=== What is required ===
Word for word, transcribe the lines from the one containing "As clearly shown" through the end of the entries, both included, and nothing else.

=== Items from a data source ===
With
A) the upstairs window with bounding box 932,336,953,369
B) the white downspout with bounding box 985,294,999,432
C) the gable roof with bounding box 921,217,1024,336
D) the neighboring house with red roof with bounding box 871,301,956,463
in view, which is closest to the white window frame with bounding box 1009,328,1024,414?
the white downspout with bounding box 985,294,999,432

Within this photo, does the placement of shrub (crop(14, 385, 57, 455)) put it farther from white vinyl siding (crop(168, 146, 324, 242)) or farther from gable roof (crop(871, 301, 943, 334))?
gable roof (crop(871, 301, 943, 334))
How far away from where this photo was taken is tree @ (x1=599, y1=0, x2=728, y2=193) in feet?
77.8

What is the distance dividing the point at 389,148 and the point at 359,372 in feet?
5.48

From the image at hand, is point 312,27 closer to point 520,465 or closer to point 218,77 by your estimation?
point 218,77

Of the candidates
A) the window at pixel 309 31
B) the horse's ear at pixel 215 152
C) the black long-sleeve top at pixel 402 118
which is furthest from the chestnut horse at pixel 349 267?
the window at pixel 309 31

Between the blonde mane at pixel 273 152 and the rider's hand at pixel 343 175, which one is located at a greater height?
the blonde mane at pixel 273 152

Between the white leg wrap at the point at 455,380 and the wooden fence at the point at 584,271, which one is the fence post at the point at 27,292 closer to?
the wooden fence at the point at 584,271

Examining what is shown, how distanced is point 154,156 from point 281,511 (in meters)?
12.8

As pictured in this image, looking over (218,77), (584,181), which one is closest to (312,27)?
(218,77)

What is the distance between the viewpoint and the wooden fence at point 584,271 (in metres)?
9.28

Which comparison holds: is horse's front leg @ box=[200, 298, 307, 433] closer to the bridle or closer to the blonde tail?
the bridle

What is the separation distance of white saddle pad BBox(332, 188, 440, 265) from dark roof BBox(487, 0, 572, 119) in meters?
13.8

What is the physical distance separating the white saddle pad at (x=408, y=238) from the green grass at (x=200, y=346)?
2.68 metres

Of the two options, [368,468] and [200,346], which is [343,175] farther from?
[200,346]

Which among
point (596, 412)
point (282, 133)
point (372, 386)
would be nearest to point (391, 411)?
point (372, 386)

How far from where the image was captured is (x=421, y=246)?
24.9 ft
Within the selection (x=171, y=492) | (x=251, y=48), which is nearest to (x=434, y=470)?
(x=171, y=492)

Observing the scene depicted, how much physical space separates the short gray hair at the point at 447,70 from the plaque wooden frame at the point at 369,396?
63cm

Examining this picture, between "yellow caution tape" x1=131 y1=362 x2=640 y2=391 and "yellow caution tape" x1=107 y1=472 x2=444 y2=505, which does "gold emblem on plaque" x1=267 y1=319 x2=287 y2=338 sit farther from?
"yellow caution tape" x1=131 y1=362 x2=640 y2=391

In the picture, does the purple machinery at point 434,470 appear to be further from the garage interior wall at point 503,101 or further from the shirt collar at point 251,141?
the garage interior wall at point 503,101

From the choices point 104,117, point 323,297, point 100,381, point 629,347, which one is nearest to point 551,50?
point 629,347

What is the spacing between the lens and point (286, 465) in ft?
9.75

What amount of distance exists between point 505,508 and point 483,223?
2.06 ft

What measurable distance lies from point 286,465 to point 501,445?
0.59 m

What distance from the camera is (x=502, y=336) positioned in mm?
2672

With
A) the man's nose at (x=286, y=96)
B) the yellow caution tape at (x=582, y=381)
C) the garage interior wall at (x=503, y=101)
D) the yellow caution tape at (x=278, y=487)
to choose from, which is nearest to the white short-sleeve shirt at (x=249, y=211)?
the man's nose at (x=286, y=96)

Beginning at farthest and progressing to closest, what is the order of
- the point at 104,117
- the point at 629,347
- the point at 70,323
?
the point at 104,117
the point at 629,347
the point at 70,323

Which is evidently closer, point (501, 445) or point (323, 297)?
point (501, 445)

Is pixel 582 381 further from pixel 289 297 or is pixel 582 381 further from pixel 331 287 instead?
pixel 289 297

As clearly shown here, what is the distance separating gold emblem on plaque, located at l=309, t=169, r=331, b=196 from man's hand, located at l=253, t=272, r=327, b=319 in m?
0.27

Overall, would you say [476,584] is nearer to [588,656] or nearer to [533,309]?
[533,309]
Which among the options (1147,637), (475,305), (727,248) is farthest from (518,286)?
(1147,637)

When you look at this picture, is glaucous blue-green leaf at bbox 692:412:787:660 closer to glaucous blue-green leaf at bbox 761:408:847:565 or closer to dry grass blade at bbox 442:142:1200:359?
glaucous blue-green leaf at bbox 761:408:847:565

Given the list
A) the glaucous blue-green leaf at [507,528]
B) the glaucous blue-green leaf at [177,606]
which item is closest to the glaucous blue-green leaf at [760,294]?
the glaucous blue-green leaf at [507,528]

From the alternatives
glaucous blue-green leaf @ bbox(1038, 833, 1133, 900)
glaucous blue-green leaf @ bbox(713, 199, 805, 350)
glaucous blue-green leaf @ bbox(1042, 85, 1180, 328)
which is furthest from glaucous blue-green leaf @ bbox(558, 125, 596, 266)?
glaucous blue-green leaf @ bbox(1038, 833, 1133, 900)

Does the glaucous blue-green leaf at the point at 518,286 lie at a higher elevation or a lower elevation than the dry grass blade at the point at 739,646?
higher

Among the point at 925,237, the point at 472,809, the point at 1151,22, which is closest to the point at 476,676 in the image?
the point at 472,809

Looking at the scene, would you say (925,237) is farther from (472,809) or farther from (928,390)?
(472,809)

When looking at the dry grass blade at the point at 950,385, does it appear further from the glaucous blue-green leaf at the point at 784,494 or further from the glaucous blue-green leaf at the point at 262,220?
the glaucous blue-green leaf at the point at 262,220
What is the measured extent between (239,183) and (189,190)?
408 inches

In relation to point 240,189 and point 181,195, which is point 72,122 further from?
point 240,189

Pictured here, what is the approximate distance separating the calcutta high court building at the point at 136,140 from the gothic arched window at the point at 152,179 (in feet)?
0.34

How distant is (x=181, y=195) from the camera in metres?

=== Finished task ===
As clearly shown here, what is the distance separating gold emblem on plaque, located at l=309, t=169, r=331, b=196 from man's hand, located at l=253, t=272, r=327, b=319 in m?
0.27

Overall, would you say [476,584] is nearer to [588,656] or nearer to [533,309]?
[533,309]
Which among the options (1147,637), (475,305), (727,248) is farthest from (518,286)?
(1147,637)

When you look at this picture, is glaucous blue-green leaf at bbox 692:412:787:660 closer to glaucous blue-green leaf at bbox 761:408:847:565 or closer to dry grass blade at bbox 442:142:1200:359?
glaucous blue-green leaf at bbox 761:408:847:565

Given the list
A) the glaucous blue-green leaf at [507,528]
B) the glaucous blue-green leaf at [177,606]
which item is closest to the glaucous blue-green leaf at [760,294]?
the glaucous blue-green leaf at [507,528]

From the alternatives
glaucous blue-green leaf @ bbox(1038, 833, 1133, 900)
glaucous blue-green leaf @ bbox(713, 199, 805, 350)
glaucous blue-green leaf @ bbox(1042, 85, 1180, 328)
which is furthest from glaucous blue-green leaf @ bbox(558, 125, 596, 266)?
glaucous blue-green leaf @ bbox(1038, 833, 1133, 900)

Does the glaucous blue-green leaf at the point at 518,286 lie at a higher elevation or a lower elevation than the dry grass blade at the point at 739,646?
higher

Among the point at 925,237, the point at 472,809, the point at 1151,22, which is closest to the point at 476,676 in the image?
the point at 472,809

Looking at the scene, would you say (925,237) is farther from (472,809) or farther from (928,390)?
(472,809)

When looking at the dry grass blade at the point at 950,385, does it appear further from the glaucous blue-green leaf at the point at 784,494 or further from the glaucous blue-green leaf at the point at 262,220?
the glaucous blue-green leaf at the point at 262,220
What is the measured extent between (239,183) and (189,190)?
408 inches

In relation to point 240,189 and point 181,195, which is point 72,122 further from?
point 240,189

Pictured here, what is the approximate distance separating the calcutta high court building at the point at 136,140 from the gothic arched window at the point at 152,179 (in feet)?
0.34

How distant is (x=181, y=195) from the camera in metres?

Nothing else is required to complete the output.